Der Laizismus wird in Frankreich strikt praktiziert. Der Staat sieht es als Aufgabe an, seine Bürger gegen religiöse Praktiken, die der öffentlichen Ordnung oder den Rechten des Einzelnen zuwiderlaufen, zu schützen. In französischen öffentlichen Schulen ist es verboten, Lehrer oder Schüler nach ihrer Religion zu fragen. Jedoch existiert daneben ein fest verankertes, breit gefächertes privates Schulsystem (insb. das enseignement catholique). Pfarrer können nicht zugleich für öffentliche Unternehmen arbeiten.
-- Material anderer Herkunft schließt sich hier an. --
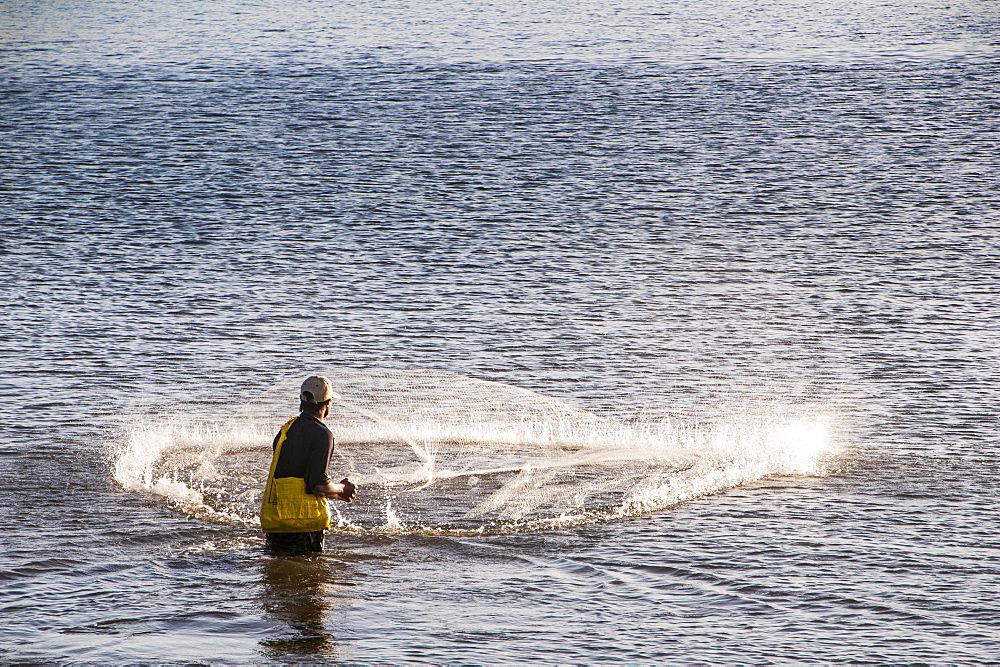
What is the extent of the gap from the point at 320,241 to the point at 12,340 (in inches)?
372

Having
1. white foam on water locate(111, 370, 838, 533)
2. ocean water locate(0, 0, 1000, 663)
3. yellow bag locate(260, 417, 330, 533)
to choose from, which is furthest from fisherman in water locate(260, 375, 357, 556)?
white foam on water locate(111, 370, 838, 533)

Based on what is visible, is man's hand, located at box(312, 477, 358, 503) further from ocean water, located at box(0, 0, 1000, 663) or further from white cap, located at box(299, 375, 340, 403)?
ocean water, located at box(0, 0, 1000, 663)

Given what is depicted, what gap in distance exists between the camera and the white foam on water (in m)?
11.5

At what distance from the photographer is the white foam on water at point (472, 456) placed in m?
11.5

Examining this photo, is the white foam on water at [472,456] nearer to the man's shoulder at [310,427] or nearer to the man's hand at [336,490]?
the man's hand at [336,490]

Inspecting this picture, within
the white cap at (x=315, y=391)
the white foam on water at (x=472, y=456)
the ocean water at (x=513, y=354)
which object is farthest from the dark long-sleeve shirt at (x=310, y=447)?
the white foam on water at (x=472, y=456)

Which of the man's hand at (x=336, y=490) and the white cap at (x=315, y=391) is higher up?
the white cap at (x=315, y=391)

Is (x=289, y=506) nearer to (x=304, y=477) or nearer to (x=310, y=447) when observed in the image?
(x=304, y=477)

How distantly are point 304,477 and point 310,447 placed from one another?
0.28 meters

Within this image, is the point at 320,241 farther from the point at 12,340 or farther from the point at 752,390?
the point at 752,390

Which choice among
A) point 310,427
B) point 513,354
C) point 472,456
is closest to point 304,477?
point 310,427

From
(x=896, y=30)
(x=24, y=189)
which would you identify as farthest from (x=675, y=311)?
(x=896, y=30)

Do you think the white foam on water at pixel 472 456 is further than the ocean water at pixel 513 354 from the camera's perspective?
Yes

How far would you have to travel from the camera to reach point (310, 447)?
903 cm
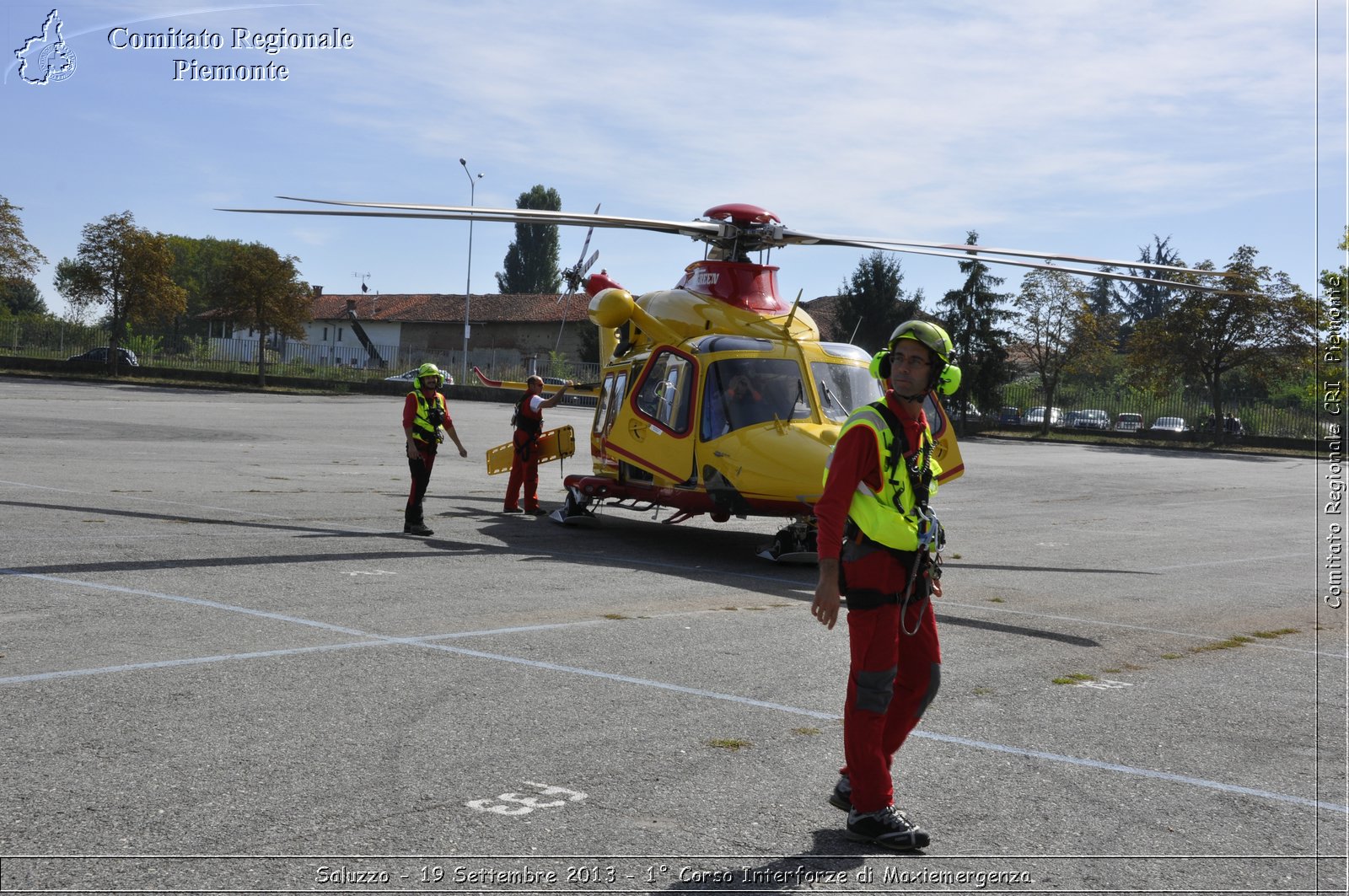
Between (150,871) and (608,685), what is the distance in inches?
124

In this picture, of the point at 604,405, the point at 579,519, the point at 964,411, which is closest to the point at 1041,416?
the point at 964,411

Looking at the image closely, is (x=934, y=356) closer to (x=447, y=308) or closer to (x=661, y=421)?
(x=661, y=421)

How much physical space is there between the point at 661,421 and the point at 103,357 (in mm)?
50373

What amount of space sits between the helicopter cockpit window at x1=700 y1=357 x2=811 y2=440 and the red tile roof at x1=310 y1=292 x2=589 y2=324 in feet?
206

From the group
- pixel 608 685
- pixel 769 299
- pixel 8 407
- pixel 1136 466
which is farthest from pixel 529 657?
pixel 1136 466

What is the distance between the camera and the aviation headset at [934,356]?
15.7ft

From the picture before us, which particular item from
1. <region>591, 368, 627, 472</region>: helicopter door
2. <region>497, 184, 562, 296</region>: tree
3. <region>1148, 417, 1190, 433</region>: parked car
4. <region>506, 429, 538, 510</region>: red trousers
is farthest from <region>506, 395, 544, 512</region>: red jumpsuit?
<region>497, 184, 562, 296</region>: tree

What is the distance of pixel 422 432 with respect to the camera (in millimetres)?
13453

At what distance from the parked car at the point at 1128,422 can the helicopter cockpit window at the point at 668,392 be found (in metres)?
47.9

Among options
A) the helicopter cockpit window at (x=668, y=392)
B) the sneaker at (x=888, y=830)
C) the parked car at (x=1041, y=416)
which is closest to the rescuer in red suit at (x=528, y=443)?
the helicopter cockpit window at (x=668, y=392)

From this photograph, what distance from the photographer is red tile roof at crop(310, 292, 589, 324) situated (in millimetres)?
80812

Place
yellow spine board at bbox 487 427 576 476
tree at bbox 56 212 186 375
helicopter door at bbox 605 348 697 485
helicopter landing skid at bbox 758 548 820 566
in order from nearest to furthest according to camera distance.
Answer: helicopter landing skid at bbox 758 548 820 566 → helicopter door at bbox 605 348 697 485 → yellow spine board at bbox 487 427 576 476 → tree at bbox 56 212 186 375

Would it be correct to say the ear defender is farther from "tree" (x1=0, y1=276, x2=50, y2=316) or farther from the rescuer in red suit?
"tree" (x1=0, y1=276, x2=50, y2=316)

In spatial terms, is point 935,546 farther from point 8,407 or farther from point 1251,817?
point 8,407
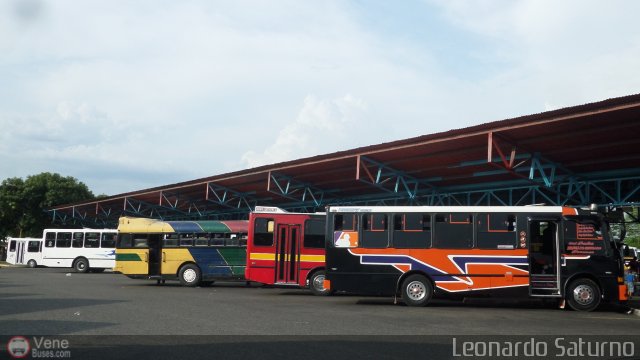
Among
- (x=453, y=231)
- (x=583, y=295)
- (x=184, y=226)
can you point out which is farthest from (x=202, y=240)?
(x=583, y=295)

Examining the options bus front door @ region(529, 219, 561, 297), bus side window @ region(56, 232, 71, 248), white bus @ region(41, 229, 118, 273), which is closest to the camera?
bus front door @ region(529, 219, 561, 297)

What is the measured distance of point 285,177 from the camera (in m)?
29.0

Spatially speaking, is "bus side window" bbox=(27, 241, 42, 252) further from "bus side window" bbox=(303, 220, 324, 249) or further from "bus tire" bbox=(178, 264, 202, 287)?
"bus side window" bbox=(303, 220, 324, 249)

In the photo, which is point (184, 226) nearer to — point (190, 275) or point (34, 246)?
point (190, 275)

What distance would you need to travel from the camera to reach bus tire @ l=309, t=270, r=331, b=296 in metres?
18.7

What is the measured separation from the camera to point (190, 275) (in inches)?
875

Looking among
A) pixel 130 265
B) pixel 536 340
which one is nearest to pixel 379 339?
pixel 536 340

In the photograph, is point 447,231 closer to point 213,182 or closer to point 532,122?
point 532,122

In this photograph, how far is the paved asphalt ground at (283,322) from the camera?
27.9 ft

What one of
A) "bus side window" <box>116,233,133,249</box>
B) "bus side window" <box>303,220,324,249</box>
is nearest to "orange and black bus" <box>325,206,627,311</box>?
"bus side window" <box>303,220,324,249</box>

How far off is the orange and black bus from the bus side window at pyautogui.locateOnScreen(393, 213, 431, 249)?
0.03 m

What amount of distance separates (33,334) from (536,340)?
8011mm

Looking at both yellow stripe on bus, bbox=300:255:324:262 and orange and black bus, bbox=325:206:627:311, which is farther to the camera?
yellow stripe on bus, bbox=300:255:324:262

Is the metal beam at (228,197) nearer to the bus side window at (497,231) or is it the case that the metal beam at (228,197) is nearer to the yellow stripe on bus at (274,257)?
the yellow stripe on bus at (274,257)
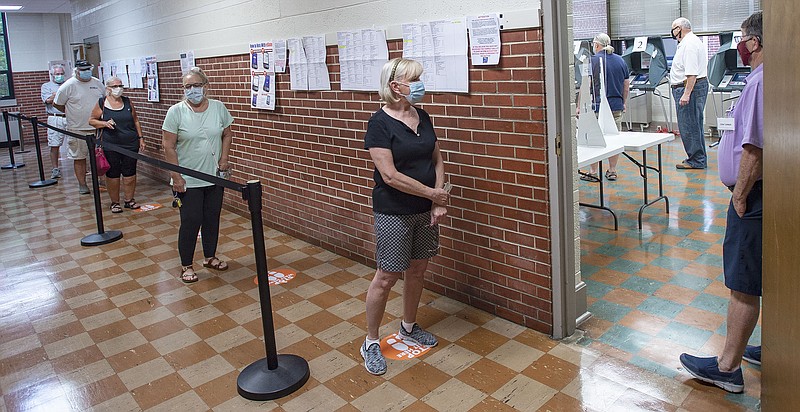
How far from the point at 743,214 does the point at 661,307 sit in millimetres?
1270

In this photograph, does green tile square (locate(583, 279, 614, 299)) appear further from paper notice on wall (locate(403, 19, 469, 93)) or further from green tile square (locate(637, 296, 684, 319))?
paper notice on wall (locate(403, 19, 469, 93))

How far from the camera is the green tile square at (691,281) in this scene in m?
4.04

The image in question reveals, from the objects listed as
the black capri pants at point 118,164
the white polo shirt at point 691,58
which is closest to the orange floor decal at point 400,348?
the black capri pants at point 118,164

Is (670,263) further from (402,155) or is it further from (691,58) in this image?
(691,58)

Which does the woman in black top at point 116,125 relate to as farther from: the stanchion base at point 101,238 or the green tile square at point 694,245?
the green tile square at point 694,245

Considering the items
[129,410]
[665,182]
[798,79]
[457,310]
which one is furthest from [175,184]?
[665,182]

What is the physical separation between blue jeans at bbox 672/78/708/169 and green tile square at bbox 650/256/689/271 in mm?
3193

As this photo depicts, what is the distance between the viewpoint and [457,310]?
Result: 394 cm

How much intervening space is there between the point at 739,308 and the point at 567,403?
84cm

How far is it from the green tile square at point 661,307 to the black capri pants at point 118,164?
5403 mm

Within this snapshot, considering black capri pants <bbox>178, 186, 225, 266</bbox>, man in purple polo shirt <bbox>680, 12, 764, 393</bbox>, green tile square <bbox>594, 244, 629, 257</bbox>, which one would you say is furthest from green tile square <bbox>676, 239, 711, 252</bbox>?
black capri pants <bbox>178, 186, 225, 266</bbox>

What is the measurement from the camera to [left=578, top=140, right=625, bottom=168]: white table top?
15.4 feet

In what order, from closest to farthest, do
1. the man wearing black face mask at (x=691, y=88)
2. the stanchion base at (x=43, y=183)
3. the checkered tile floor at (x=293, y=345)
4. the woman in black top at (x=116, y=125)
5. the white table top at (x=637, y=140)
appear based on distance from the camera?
the checkered tile floor at (x=293, y=345) → the white table top at (x=637, y=140) → the woman in black top at (x=116, y=125) → the man wearing black face mask at (x=691, y=88) → the stanchion base at (x=43, y=183)

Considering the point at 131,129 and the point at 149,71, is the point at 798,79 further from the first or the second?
the point at 149,71
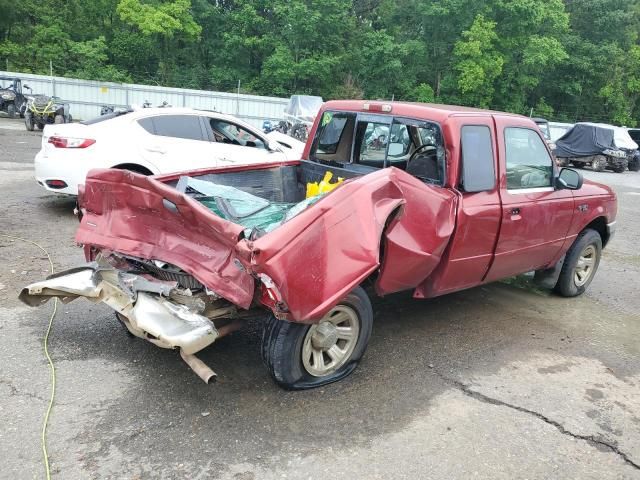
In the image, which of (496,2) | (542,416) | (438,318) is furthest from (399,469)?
(496,2)

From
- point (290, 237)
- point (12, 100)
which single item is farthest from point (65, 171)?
point (12, 100)

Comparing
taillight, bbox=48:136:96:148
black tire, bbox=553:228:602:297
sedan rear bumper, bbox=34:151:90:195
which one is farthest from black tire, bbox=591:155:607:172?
sedan rear bumper, bbox=34:151:90:195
Frankreich betrachtet die religiösen Auffassungen der Bürger als reine Privatsache; es gibt keine amtlichen Statistiken zur Konfessionszugehörigkeit der Bevölkerung. Dies hat unter anderem zur Folge, dass es in der aktuellen politischen Debatte in Frankreich zu Segregation oder Diskriminierung auf dem Arbeitsmarkt keine verlässlichen Zahlen gibt. Seit 2004 ist es auch untersagt, in Schulen auffällige religiöse Zeichen zu tragen, wie Schleier, Kippa, Kreuze, Turbane (bei Sikhs) oder Ordenstracht. Andererseits übertragen die staatlichen Sender France 2 (TV) sowie France Culture (Radio) sonntägliche Gottesdienste und Andachten.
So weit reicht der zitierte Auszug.